SET OF TASKS –
a: On what date and at which church was the sermon on unacceptable prophets given?
b: Resume the sermon on unacceptable prophets, starting right after its last sentence.

PASSAGE SHOWN –
•••••

Unacceptable Prophets
Sermon by Brigid A. Boyle
February 1, 2004, Presbyterian Church of Chestnut Hill

Jeremiah 1:4-10
Luke 4:21-30

“And he said, ‘Truly I tell you, no prophet is accepted in the prophet’s hometown.’

Christian conferences, especially the kind designed for ministers or educators engaged in the ministry of the church, are not my favorite thing to attend. While often the plenary sessions are lead by articulate and wise preachers and teachers, the small group sessions cause me to break out in a rash rather than rejoicing. Forced gatherings into which conference participants are assigned, they usually, though not always, focus more on warm fuzzies and group building than on the exchange of helpful information that might be applied to life and work in the parish and pulpit.

•••••

MATERIAL SUPPLIED –

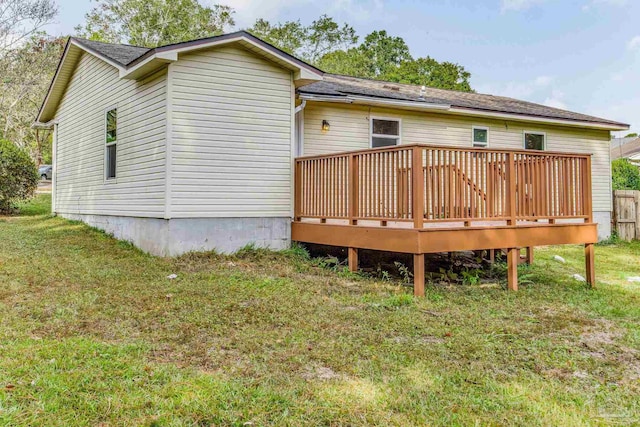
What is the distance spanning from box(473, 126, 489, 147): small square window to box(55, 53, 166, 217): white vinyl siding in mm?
7845

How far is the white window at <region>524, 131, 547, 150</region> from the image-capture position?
12.1m

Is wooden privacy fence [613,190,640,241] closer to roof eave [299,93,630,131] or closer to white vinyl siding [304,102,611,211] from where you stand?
white vinyl siding [304,102,611,211]

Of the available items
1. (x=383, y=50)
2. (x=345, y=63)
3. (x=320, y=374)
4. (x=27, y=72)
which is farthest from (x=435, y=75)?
(x=320, y=374)

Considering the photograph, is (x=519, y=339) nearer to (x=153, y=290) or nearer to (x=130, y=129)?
(x=153, y=290)

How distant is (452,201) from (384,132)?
4.61 metres

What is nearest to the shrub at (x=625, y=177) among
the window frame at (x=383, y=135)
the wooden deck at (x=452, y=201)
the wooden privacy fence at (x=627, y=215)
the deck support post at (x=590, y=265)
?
the wooden privacy fence at (x=627, y=215)

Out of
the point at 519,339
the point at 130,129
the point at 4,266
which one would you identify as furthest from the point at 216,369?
the point at 130,129

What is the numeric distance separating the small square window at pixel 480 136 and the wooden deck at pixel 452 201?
4606mm

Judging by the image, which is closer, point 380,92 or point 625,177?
point 380,92

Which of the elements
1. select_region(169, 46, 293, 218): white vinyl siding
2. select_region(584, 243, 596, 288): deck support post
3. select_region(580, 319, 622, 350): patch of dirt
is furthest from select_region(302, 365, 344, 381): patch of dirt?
select_region(584, 243, 596, 288): deck support post

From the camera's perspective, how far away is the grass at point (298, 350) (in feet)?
8.39

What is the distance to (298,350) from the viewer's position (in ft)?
11.6

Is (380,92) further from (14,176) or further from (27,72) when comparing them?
(27,72)

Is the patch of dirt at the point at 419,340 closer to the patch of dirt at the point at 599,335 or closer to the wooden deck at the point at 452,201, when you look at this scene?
the patch of dirt at the point at 599,335
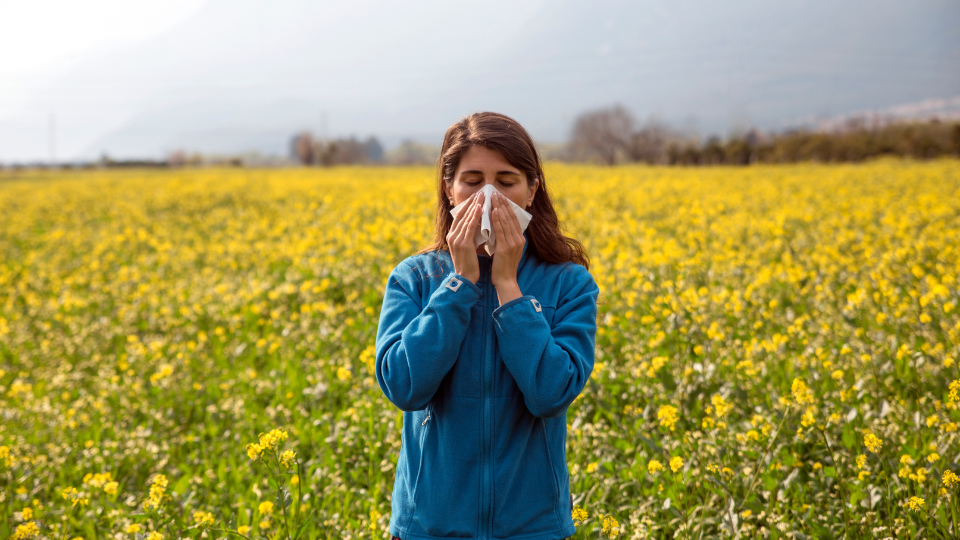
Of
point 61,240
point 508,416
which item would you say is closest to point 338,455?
point 508,416

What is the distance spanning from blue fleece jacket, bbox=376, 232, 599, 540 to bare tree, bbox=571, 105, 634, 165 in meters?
61.0

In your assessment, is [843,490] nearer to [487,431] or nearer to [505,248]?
[487,431]

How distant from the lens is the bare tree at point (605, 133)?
62.3 metres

•••••

ANSWERS BELOW –
a: February 1, 2004, at the Presbyterian Church of Chestnut Hill.

b:
Some years back, when I attended a gathering for Christian educators, it seemed my experience at the conference was heading in a direction consistent with the usual pattern. Thomas Groome, educator extraordinaire who teaches at the University of Boston, was the lecturer. As he was closing his lecture and I was bracing myself for the “break-out session” in my small group, he gave the groups their first topic to discuss, “Tell a story about someone in your life in whom you had seen something of the love and character of Christ, who had taught you about Christ.” After a few minutes, the participants in my group found each other and began to share stories. One told a story of a friend who had stood by him as his marriage crumbled. Another told a story of a neighbor who had cared for her when her mother’s mix of alcohol and perfectionism turned fatal. I stayed quiet, appreciating the sincerity with which they told stories, thinking about what I would share, and half-fearing the group therapy session that had potential to emerge, considering that each of the stories that had been shared had to do with being comforted and cared for and rescued. Each of the stories, that is, until the person to my right spoke up and said something like, “Well, I’m having trouble here, because the first thing that came to my mind when I thought about who had been Christ to me was, ‘Who in my life has told me and shown me the truth so clearly that I wanted to kill him for it.’”

As you might imagine, her comment changed the tenor of our group conversation. But she put us on to something vitally important that we would rather not hear. And that was this: Christ is not only the one who rescues and comforts us, Christ is also the one who challenges us and upsets us and makes us angry, who tells us the truth so clearly that we want to kill him for it. The presence of Christ is found, I am sure, in and among those people who care for one another through thick and through thin, who nurture us back to wholeness when our worlds have been broken. The presence of Christ is found in equal measure, I am equally sure, in and among those people who offend us and outrage us and make us wonder how we might shut them up. If we don’t believe that, maybe it is simply because we haven’t recognized Christ in some of the offensive people God has sent out way.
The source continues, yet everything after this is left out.